Questions about pictured scenes

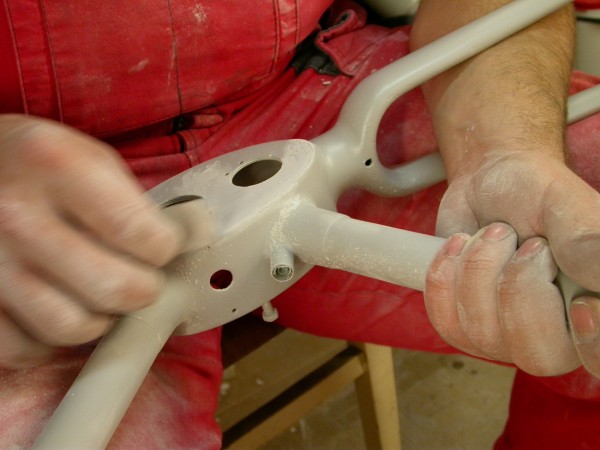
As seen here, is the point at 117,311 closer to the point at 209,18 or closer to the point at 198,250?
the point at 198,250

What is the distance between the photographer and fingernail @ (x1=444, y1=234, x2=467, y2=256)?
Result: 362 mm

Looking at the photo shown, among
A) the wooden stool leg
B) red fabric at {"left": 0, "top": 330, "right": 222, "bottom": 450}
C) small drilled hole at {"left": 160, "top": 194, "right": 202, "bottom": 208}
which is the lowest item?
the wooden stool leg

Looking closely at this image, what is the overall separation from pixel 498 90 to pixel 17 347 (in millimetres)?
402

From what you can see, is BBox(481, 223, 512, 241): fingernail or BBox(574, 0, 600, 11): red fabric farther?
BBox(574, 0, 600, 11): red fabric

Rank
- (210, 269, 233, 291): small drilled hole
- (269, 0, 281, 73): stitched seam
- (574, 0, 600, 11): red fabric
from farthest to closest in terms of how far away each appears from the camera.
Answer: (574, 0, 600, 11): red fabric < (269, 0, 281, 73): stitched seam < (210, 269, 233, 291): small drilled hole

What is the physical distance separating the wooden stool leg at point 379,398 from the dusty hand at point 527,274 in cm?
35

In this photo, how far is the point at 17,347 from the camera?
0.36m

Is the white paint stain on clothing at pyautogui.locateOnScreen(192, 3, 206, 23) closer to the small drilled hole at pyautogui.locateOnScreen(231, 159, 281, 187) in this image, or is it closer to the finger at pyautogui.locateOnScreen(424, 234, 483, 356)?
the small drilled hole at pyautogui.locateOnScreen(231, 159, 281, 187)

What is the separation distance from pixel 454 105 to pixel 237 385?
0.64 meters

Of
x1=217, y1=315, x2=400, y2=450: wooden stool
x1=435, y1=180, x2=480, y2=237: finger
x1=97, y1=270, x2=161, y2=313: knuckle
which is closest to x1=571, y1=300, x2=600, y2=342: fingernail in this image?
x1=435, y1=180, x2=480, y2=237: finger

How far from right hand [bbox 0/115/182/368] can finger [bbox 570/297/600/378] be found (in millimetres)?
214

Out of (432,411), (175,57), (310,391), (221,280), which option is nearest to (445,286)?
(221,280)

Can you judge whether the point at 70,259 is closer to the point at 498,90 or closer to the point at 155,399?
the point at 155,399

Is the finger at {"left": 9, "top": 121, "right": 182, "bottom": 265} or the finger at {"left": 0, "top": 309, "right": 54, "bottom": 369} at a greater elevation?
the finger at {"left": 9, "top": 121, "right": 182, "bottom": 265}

==

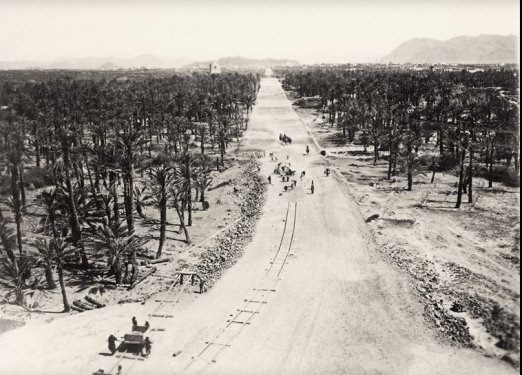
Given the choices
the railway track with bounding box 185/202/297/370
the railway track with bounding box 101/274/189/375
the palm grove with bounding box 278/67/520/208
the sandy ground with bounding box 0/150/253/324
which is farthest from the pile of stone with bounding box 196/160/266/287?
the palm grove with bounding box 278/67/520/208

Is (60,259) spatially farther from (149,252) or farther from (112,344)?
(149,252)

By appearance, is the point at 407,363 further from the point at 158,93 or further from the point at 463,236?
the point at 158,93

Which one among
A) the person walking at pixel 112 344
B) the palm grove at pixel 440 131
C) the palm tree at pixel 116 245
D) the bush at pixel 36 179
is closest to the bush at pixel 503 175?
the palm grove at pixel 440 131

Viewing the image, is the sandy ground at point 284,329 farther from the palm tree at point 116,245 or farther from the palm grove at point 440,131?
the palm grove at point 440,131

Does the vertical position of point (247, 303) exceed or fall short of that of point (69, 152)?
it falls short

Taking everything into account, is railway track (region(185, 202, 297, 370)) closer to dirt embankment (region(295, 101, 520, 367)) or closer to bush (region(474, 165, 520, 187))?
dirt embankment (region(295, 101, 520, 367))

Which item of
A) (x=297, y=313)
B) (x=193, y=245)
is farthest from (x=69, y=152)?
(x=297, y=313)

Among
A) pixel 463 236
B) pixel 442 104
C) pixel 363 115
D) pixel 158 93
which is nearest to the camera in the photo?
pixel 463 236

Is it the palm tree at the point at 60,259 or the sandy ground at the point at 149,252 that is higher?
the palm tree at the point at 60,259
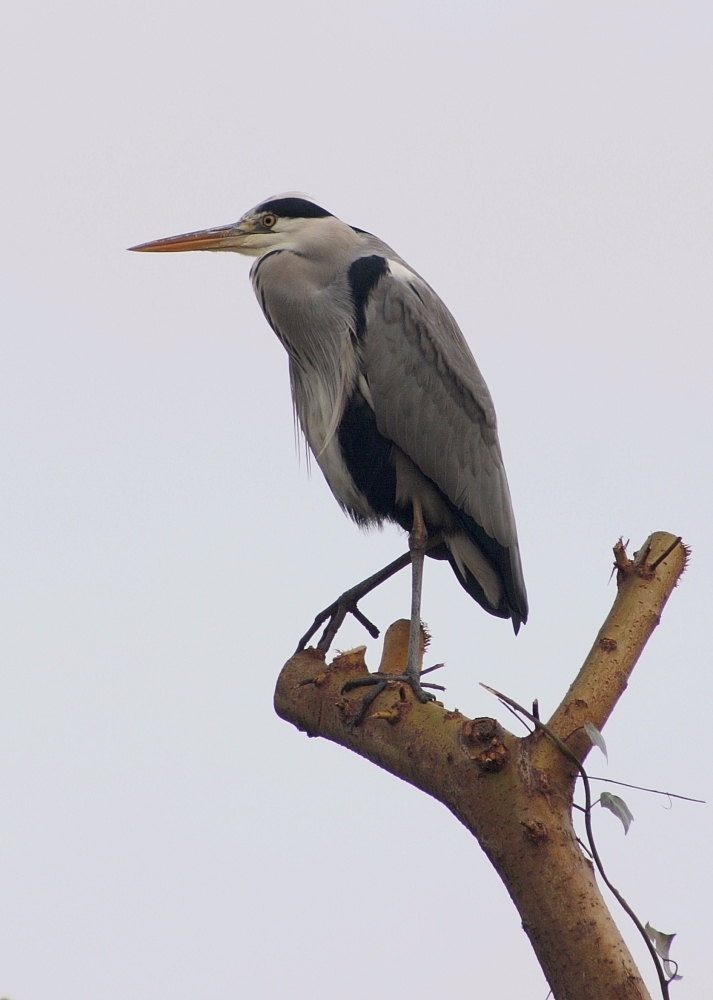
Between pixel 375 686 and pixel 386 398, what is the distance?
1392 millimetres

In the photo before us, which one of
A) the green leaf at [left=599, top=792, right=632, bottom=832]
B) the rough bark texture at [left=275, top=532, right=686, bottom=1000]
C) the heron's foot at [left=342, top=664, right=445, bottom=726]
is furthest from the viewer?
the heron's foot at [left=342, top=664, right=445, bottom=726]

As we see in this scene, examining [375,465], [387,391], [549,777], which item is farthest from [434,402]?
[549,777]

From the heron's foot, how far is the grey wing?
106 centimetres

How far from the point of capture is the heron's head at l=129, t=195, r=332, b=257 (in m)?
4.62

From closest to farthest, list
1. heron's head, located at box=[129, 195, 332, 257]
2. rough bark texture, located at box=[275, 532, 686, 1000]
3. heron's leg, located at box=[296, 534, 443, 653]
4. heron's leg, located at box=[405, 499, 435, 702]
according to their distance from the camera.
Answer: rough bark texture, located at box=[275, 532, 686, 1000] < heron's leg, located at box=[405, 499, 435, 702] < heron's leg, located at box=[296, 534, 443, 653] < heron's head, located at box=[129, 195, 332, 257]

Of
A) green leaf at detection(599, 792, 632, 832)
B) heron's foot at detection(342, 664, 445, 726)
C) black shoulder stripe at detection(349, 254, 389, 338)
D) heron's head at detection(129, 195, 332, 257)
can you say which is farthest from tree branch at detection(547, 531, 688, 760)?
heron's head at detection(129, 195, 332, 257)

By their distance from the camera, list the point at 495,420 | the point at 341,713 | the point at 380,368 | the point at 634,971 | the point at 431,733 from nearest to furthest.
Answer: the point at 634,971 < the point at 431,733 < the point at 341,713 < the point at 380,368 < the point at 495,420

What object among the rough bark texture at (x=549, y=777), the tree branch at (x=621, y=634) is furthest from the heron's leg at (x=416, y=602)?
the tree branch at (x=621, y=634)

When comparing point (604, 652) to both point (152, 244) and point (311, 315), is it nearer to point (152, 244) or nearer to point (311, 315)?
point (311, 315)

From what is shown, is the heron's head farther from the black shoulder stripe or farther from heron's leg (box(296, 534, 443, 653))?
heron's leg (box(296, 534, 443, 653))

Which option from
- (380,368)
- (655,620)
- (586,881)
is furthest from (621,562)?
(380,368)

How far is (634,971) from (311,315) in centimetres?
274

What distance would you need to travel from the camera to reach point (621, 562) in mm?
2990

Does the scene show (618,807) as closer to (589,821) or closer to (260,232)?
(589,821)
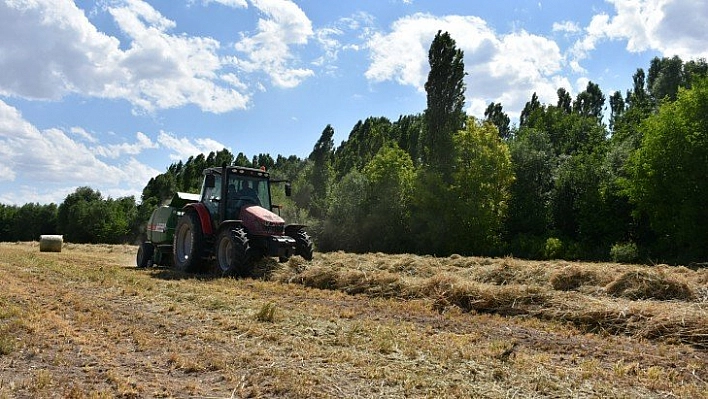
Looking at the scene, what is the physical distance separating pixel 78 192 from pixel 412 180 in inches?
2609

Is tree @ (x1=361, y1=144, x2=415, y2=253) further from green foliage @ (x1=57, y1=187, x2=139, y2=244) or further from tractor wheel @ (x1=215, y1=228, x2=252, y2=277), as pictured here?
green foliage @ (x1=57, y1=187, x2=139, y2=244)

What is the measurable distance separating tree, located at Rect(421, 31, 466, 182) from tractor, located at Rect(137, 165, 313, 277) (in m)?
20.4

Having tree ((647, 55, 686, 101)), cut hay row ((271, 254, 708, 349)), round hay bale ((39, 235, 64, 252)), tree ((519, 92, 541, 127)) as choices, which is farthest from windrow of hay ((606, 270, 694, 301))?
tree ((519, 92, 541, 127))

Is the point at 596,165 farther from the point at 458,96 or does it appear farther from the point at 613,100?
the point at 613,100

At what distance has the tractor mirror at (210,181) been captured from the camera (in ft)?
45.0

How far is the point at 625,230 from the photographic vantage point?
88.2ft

**TASK REQUIREMENTS**
Report each line of the material above that contains the string "drilled". Matches are case-sensitive.

**TASK RESULT**
C) small drilled hole at {"left": 160, "top": 194, "right": 202, "bottom": 208}
- (210, 269, 233, 291): small drilled hole
Answer: (574, 0, 600, 11): red fabric < (269, 0, 281, 73): stitched seam < (210, 269, 233, 291): small drilled hole
Is the white paint stain on clothing at pyautogui.locateOnScreen(192, 3, 206, 23) closer to the small drilled hole at pyautogui.locateOnScreen(231, 159, 281, 187) in this image, or is it closer to the finger at pyautogui.locateOnScreen(424, 234, 483, 356)?
the small drilled hole at pyautogui.locateOnScreen(231, 159, 281, 187)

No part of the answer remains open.